From the line containing "Which is (408,221)" through the last line of the entries below, repeat each line word for word and leave out the rest.

Data entries:
=-=-=

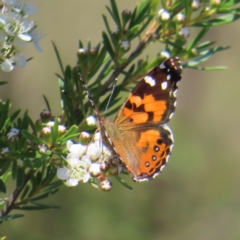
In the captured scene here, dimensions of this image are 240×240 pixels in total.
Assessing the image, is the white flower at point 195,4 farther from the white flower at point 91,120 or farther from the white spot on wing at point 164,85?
the white flower at point 91,120

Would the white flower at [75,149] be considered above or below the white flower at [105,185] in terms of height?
above

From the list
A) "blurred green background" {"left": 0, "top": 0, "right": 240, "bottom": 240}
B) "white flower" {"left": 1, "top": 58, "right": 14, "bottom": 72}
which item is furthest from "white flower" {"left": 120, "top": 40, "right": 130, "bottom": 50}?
"blurred green background" {"left": 0, "top": 0, "right": 240, "bottom": 240}

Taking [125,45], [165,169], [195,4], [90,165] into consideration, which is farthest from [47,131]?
[165,169]

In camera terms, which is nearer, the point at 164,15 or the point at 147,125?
the point at 164,15

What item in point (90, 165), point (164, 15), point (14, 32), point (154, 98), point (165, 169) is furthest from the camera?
point (165, 169)

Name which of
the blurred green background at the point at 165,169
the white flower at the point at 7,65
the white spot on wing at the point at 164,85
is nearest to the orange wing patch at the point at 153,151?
the white spot on wing at the point at 164,85

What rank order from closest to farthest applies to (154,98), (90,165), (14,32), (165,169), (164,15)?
(14,32) → (90,165) → (164,15) → (154,98) → (165,169)

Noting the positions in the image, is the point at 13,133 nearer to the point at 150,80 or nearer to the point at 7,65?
the point at 7,65

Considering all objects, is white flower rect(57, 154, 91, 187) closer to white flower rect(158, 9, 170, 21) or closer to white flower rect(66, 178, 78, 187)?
white flower rect(66, 178, 78, 187)
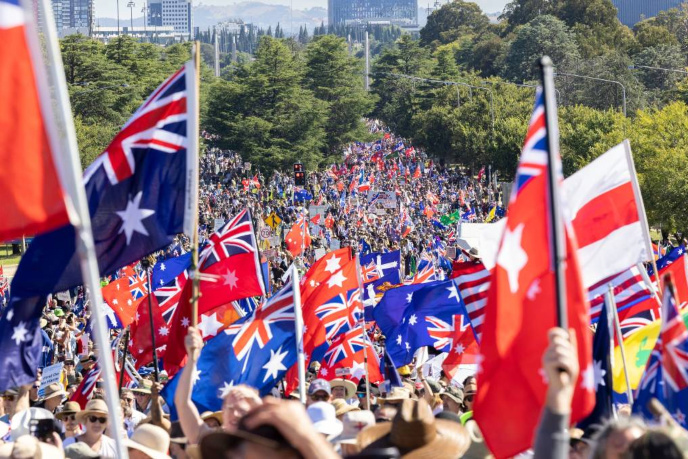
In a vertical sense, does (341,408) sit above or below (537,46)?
above

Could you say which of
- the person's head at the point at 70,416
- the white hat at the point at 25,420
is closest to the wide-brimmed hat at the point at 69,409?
the person's head at the point at 70,416

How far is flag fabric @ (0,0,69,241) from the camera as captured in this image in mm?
5188

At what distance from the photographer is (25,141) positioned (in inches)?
208

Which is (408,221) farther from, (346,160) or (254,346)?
(346,160)

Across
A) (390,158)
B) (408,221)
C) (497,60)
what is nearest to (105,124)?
(390,158)

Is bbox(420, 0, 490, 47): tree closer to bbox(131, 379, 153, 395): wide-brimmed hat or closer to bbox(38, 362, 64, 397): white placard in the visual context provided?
bbox(38, 362, 64, 397): white placard

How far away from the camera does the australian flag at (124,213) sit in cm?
651

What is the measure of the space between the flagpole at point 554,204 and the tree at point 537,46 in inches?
3717

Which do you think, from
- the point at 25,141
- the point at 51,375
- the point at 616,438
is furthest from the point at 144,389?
the point at 616,438

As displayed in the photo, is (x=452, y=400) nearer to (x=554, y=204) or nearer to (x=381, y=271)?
(x=554, y=204)

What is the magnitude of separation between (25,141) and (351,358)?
6.97 meters

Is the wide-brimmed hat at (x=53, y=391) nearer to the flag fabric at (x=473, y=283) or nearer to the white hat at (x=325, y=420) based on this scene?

=-=-=

- **The reply**:
Which is (408,221) farther from, (346,160) or (254,346)?
(346,160)

Across
A) (390,158)
B) (408,221)
C) (497,60)
what is nearest to (105,124)?
(390,158)

Is bbox(420, 0, 490, 47): tree closer to bbox(131, 379, 153, 395): wide-brimmed hat or closer to bbox(38, 362, 64, 397): white placard in the visual context provided?
bbox(38, 362, 64, 397): white placard

How far away from the camera does the australian flag at (124,213) sit in cm?
651

What is the measure of the space between the flagpole at point 554,204 and the tree at point 537,46 in inches?
3717

Which do you think, from
- the point at 25,141
- the point at 51,375
- the point at 616,438
is furthest from the point at 144,389?
the point at 616,438

As displayed in the photo, is (x=452, y=400) nearer to (x=554, y=204) or nearer to (x=381, y=271)?
(x=554, y=204)

What is the magnitude of separation between (25,141) and (351,358)?
6.97 meters

Is the wide-brimmed hat at (x=53, y=391) nearer to the flag fabric at (x=473, y=283) or nearer to the white hat at (x=325, y=420) based on this scene?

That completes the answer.